## Task material
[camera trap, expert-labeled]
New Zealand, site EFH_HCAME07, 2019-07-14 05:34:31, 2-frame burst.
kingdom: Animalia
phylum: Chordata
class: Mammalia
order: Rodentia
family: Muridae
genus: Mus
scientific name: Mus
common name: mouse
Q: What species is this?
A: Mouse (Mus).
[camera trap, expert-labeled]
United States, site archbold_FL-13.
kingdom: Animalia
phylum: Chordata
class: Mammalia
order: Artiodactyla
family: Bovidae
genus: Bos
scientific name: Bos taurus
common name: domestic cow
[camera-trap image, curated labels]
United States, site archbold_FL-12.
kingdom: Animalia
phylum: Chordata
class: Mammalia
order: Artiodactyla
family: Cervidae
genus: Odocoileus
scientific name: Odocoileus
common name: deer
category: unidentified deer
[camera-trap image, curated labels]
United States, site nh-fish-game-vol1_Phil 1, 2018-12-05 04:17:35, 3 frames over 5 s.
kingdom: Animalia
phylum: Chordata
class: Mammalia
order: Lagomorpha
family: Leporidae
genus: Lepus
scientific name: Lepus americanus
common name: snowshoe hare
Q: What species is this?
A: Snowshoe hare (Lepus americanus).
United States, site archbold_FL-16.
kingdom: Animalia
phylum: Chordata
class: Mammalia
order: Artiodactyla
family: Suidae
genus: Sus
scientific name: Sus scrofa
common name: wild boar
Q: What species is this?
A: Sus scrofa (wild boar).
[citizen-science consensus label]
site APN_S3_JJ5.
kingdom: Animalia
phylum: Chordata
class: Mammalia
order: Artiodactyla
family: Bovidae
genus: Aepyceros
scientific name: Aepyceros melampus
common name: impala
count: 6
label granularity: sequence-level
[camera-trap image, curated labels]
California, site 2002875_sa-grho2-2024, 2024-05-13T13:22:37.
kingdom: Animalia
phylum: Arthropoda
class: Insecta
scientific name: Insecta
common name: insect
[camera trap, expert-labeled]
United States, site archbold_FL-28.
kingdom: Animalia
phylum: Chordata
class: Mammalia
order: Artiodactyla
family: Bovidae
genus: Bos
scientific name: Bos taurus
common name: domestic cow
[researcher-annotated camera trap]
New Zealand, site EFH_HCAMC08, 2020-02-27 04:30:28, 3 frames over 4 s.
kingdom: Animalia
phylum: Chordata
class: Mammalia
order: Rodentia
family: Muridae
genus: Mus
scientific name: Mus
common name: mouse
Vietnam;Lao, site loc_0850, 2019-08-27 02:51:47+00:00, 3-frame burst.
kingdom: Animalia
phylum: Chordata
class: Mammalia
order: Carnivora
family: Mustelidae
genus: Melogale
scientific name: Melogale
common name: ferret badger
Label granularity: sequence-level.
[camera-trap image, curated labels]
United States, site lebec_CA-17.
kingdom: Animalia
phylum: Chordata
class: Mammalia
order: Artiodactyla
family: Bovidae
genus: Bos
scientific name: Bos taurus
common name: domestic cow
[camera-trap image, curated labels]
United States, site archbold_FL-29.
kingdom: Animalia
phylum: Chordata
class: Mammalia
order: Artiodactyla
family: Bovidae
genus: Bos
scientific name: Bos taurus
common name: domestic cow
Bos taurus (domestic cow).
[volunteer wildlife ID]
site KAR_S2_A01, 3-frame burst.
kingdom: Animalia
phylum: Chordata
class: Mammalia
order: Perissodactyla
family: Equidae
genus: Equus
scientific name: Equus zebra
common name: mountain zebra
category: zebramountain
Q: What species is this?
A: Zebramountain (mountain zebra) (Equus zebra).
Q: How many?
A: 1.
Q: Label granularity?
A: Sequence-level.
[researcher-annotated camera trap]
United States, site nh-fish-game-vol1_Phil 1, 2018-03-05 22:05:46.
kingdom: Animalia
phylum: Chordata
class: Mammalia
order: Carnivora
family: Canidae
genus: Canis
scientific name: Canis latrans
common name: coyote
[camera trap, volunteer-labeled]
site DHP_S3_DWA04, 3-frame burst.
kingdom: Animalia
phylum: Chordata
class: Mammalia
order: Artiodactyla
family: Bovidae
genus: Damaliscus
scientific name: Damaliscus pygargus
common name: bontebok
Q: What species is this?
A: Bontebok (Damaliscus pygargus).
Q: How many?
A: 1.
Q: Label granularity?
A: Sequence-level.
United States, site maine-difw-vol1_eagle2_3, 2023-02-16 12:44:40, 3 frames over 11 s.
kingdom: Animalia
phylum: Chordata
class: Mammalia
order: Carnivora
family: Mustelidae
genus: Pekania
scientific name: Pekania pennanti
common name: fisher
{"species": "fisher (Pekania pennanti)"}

## Work required
Every line in the material must be retyped exactly, with none omitted.

## Output for this exercise
[camera trap, expert-labeled]
New Zealand, site EFH_HCAME07, 2019-07-14 05:34:31, 2-frame burst.
kingdom: Animalia
phylum: Chordata
class: Mammalia
order: Rodentia
family: Muridae
genus: Mus
scientific name: Mus
common name: mouse
Q: What species is this?
A: Mouse (Mus).
[camera trap, expert-labeled]
United States, site archbold_FL-13.
kingdom: Animalia
phylum: Chordata
class: Mammalia
order: Artiodactyla
family: Bovidae
genus: Bos
scientific name: Bos taurus
common name: domestic cow
[camera-trap image, curated labels]
United States, site archbold_FL-12.
kingdom: Animalia
phylum: Chordata
class: Mammalia
order: Artiodactyla
family: Cervidae
genus: Odocoileus
scientific name: Odocoileus
common name: deer
category: unidentified deer
[camera-trap image, curated labels]
United States, site nh-fish-game-vol1_Phil 1, 2018-12-05 04:17:35, 3 frames over 5 s.
kingdom: Animalia
phylum: Chordata
class: Mammalia
order: Lagomorpha
family: Leporidae
genus: Lepus
scientific name: Lepus americanus
common name: snowshoe hare
Q: What species is this?
A: Snowshoe hare (Lepus americanus).
United States, site archbold_FL-16.
kingdom: Animalia
phylum: Chordata
class: Mammalia
order: Artiodactyla
family: Suidae
genus: Sus
scientific name: Sus scrofa
common name: wild boar
Q: What species is this?
A: Sus scrofa (wild boar).
[citizen-science consensus label]
site APN_S3_JJ5.
kingdom: Animalia
phylum: Chordata
class: Mammalia
order: Artiodactyla
family: Bovidae
genus: Aepyceros
scientific name: Aepyceros melampus
common name: impala
count: 6
label granularity: sequence-level
[camera-trap image, curated labels]
California, site 2002875_sa-grho2-2024, 2024-05-13T13:22:37.
kingdom: Animalia
phylum: Arthropoda
class: Insecta
scientific name: Insecta
common name: insect
[camera trap, expert-labeled]
United States, site archbold_FL-28.
kingdom: Animalia
phylum: Chordata
class: Mammalia
order: Artiodactyla
family: Bovidae
genus: Bos
scientific name: Bos taurus
common name: domestic cow
[researcher-annotated camera trap]
New Zealand, site EFH_HCAMC08, 2020-02-27 04:30:28, 3 frames over 4 s.
kingdom: Animalia
phylum: Chordata
class: Mammalia
order: Rodentia
family: Muridae
genus: Mus
scientific name: Mus
common name: mouse
Vietnam;Lao, site loc_0850, 2019-08-27 02:51:47+00:00, 3-frame burst.
kingdom: Animalia
phylum: Chordata
class: Mammalia
order: Carnivora
family: Mustelidae
genus: Melogale
scientific name: Melogale
common name: ferret badger
Label granularity: sequence-level.
[camera-trap image, curated labels]
United States, site lebec_CA-17.
kingdom: Animalia
phylum: Chordata
class: Mammalia
order: Artiodactyla
family: Bovidae
genus: Bos
scientific name: Bos taurus
common name: domestic cow
[camera-trap image, curated labels]
United States, site archbold_FL-29.
kingdom: Animalia
phylum: Chordata
class: Mammalia
order: Artiodactyla
family: Bovidae
genus: Bos
scientific name: Bos taurus
common name: domestic cow
Bos taurus (domestic cow).
[volunteer wildlife ID]
site KAR_S2_A01, 3-frame burst.
kingdom: Animalia
phylum: Chordata
class: Mammalia
order: Perissodactyla
family: Equidae
genus: Equus
scientific name: Equus zebra
common name: mountain zebra
category: zebramountain
Q: What species is this?
A: Zebramountain (mountain zebra) (Equus zebra).
Q: How many?
A: 1.
Q: Label granularity?
A: Sequence-level.
[researcher-annotated camera trap]
United States, site nh-fish-game-vol1_Phil 1, 2018-03-05 22:05:46.
kingdom: Animalia
phylum: Chordata
class: Mammalia
order: Carnivora
family: Canidae
genus: Canis
scientific name: Canis latrans
common name: coyote
[camera trap, volunteer-labeled]
site DHP_S3_DWA04, 3-frame burst.
kingdom: Animalia
phylum: Chordata
class: Mammalia
order: Artiodactyla
family: Bovidae
genus: Damaliscus
scientific name: Damaliscus pygargus
common name: bontebok
Q: What species is this?
A: Bontebok (Damaliscus pygargus).
Q: How many?
A: 1.
Q: Label granularity?
A: Sequence-level.
United States, site maine-difw-vol1_eagle2_3, 2023-02-16 12:44:40, 3 frames over 11 s.
kingdom: Animalia
phylum: Chordata
class: Mammalia
order: Carnivora
family: Mustelidae
genus: Pekania
scientific name: Pekania pennanti
common name: fisher
{"species": "fisher (Pekania pennanti)"}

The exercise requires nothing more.